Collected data
◆ ◆ ◆ ◆ ◆ ◆ ◆
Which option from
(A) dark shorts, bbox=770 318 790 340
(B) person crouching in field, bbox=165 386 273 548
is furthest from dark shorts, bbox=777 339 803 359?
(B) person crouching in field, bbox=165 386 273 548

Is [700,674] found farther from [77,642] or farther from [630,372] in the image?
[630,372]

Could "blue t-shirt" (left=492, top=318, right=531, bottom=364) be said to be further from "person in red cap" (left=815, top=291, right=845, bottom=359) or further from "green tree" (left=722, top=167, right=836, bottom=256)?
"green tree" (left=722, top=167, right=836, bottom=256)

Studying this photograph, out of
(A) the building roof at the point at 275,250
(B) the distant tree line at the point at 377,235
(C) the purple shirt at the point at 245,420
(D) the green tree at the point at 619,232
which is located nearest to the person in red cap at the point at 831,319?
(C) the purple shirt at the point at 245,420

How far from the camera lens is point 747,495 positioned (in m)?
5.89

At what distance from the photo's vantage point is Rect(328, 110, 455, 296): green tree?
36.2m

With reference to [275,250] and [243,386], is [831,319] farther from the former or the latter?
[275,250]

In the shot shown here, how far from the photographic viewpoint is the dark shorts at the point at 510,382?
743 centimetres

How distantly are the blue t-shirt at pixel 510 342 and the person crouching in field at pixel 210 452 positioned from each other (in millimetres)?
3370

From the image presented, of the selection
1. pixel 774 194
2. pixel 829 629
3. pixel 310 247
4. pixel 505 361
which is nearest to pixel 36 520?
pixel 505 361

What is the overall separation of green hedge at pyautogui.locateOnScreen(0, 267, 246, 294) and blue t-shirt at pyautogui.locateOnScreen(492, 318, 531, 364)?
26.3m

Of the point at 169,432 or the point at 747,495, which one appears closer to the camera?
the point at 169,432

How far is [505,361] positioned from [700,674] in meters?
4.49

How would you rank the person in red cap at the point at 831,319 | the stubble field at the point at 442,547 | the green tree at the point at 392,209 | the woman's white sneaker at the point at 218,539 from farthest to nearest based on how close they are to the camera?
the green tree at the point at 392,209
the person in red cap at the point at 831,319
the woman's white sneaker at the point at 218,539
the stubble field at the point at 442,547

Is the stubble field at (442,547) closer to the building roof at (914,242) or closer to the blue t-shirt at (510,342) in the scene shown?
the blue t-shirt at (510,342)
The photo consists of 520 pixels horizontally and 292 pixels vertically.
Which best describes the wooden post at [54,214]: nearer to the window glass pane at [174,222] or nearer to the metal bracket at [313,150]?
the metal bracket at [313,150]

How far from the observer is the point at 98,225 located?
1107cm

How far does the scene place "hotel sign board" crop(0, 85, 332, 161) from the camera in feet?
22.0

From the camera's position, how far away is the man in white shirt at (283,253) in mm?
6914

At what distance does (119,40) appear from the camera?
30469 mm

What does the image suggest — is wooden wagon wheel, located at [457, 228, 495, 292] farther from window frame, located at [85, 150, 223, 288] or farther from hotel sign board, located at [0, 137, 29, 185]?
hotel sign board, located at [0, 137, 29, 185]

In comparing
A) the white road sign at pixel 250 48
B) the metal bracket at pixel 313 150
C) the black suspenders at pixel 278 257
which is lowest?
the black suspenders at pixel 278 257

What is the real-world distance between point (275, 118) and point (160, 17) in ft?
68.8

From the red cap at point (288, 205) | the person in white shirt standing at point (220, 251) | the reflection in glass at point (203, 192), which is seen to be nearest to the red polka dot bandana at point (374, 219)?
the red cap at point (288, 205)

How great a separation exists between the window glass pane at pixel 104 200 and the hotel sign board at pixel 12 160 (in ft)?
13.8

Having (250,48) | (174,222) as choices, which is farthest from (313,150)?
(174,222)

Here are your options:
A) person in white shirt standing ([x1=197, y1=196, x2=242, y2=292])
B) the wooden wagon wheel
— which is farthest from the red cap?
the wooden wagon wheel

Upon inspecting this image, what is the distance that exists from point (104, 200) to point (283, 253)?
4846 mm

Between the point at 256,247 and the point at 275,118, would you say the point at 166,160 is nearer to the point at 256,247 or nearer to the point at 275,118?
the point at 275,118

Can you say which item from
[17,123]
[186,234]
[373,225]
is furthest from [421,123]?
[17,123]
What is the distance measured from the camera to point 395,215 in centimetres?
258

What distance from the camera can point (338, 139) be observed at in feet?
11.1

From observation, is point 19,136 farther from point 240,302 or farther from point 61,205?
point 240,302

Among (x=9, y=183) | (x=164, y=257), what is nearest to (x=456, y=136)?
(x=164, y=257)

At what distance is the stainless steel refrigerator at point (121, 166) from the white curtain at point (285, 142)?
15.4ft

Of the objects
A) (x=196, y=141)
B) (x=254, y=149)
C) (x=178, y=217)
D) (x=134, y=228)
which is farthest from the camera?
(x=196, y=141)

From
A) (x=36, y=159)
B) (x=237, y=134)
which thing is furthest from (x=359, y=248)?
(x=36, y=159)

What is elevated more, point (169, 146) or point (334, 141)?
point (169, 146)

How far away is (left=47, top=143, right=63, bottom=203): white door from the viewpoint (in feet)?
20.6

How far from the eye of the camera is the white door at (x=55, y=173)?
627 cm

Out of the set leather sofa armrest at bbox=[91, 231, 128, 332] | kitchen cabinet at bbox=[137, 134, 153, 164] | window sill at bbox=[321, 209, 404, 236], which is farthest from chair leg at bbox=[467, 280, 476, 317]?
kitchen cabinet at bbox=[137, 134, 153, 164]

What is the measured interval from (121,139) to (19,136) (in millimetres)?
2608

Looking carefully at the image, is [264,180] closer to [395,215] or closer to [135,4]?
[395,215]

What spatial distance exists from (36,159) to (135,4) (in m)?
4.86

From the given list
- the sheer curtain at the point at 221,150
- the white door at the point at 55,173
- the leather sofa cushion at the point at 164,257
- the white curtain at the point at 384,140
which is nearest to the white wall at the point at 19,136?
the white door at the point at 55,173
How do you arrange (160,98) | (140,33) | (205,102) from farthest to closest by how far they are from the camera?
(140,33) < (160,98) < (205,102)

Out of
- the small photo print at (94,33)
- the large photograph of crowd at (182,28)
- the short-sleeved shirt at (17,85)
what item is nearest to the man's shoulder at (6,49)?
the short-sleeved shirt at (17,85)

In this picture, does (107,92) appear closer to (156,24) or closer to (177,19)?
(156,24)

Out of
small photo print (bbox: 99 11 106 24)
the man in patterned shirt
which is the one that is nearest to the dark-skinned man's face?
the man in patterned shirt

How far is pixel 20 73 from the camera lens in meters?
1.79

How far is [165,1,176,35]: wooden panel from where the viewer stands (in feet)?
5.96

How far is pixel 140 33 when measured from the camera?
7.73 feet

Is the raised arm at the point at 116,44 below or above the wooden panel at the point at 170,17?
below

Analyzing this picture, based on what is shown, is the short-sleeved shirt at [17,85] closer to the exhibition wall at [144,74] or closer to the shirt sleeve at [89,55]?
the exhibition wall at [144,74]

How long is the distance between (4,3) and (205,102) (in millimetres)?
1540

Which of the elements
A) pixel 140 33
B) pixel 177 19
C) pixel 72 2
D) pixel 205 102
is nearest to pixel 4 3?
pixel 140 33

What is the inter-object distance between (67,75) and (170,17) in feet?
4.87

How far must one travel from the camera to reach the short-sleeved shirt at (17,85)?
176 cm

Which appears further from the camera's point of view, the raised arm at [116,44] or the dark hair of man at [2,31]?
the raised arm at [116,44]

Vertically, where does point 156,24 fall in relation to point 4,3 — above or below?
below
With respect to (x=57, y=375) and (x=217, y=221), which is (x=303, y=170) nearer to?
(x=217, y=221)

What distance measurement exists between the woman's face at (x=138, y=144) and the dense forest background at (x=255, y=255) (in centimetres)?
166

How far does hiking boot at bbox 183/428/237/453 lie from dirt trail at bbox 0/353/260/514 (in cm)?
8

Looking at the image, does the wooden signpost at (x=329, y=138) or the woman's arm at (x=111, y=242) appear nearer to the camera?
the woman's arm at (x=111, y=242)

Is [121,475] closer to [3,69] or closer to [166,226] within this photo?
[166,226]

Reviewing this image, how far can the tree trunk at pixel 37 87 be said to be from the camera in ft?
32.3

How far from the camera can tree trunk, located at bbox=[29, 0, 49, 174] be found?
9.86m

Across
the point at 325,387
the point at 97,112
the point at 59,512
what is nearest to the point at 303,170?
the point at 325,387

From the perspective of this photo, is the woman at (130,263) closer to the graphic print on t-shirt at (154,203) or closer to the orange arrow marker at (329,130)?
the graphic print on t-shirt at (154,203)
◆ ◆ ◆ ◆ ◆ ◆ ◆
EXERCISE OBJECTIVE >> Copy the rows from the line containing "From the perspective" through the end of the rows, switching "orange arrow marker" to "yellow arrow marker" and leaving everything else unchanged.

WRITTEN ANSWER >>
From the perspective of this photo, is the woman at (130,263) closer to the graphic print on t-shirt at (154,203) or closer to the yellow arrow marker at (329,130)?
the graphic print on t-shirt at (154,203)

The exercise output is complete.